# Work order
Scan the entries below and return each line that contains "States".

# Recorded information

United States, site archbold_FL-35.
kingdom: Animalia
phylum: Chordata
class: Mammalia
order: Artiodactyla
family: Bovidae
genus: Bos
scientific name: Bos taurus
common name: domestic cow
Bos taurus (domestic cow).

...

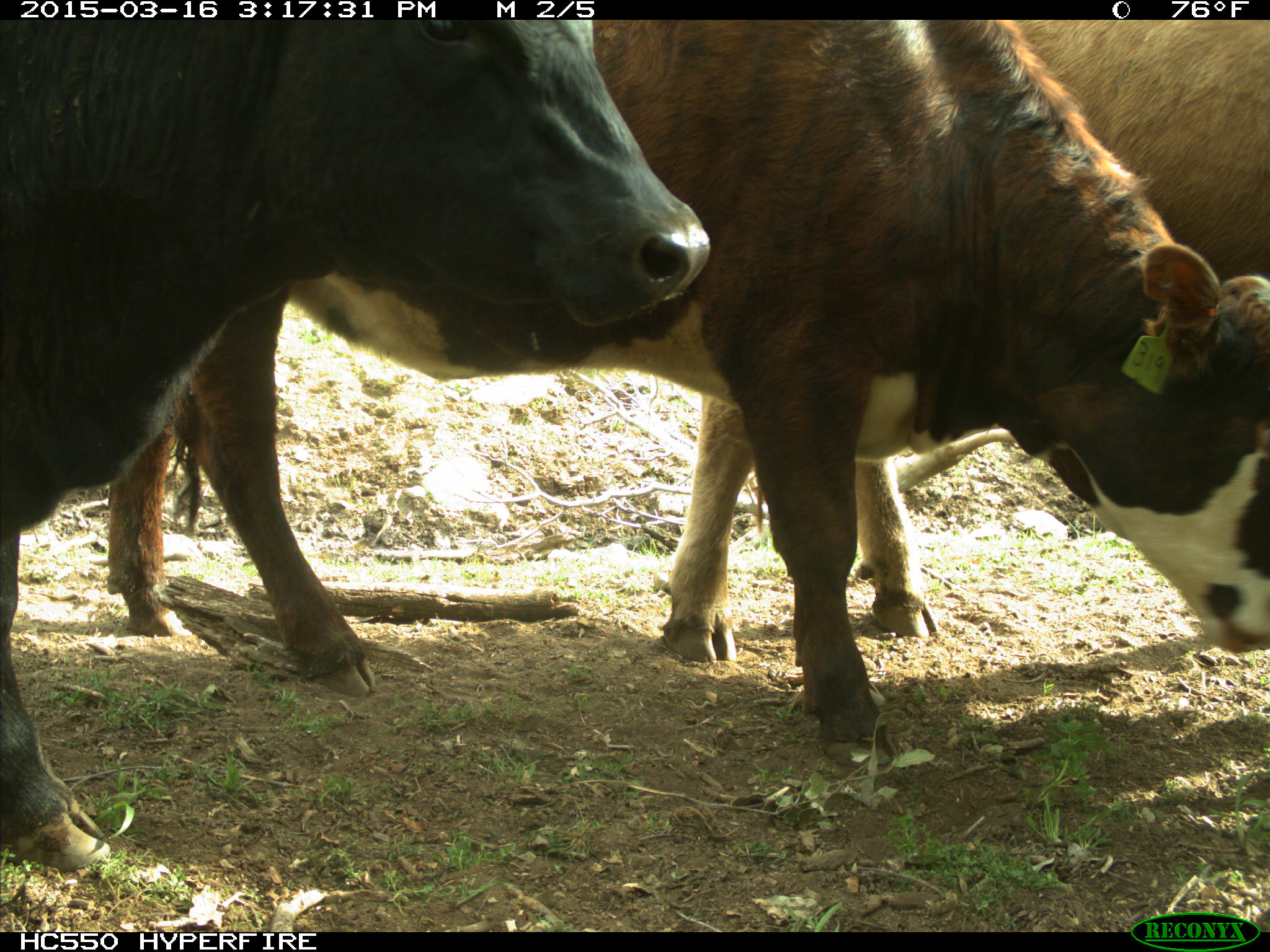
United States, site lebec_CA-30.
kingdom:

* * *

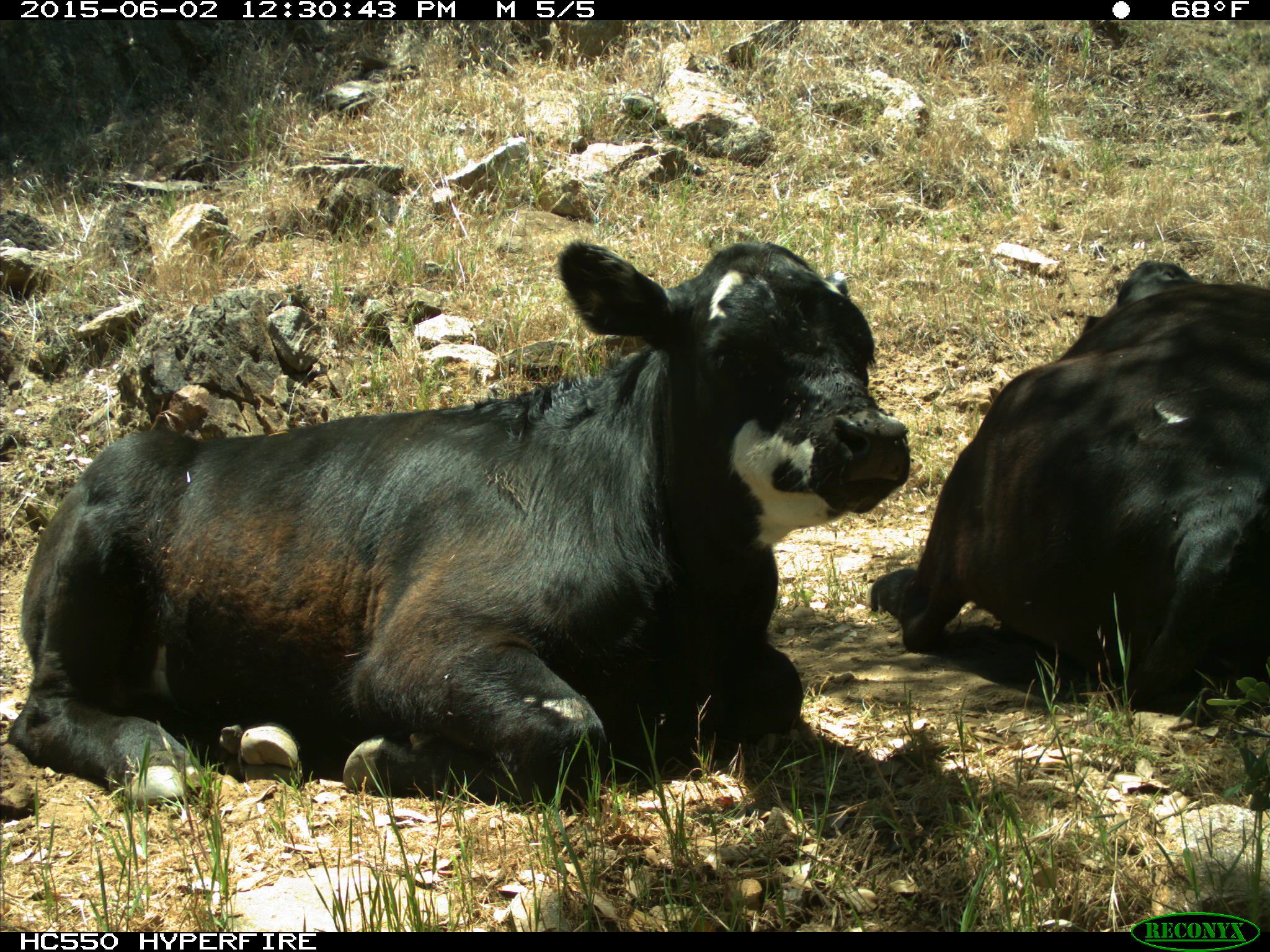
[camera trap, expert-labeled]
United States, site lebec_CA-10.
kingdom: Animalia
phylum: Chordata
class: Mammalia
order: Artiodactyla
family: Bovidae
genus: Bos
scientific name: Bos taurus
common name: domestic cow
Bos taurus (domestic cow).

# Result of this exercise
United States, site archbold_FL-35.
United States, site lebec_CA-30.
United States, site lebec_CA-10.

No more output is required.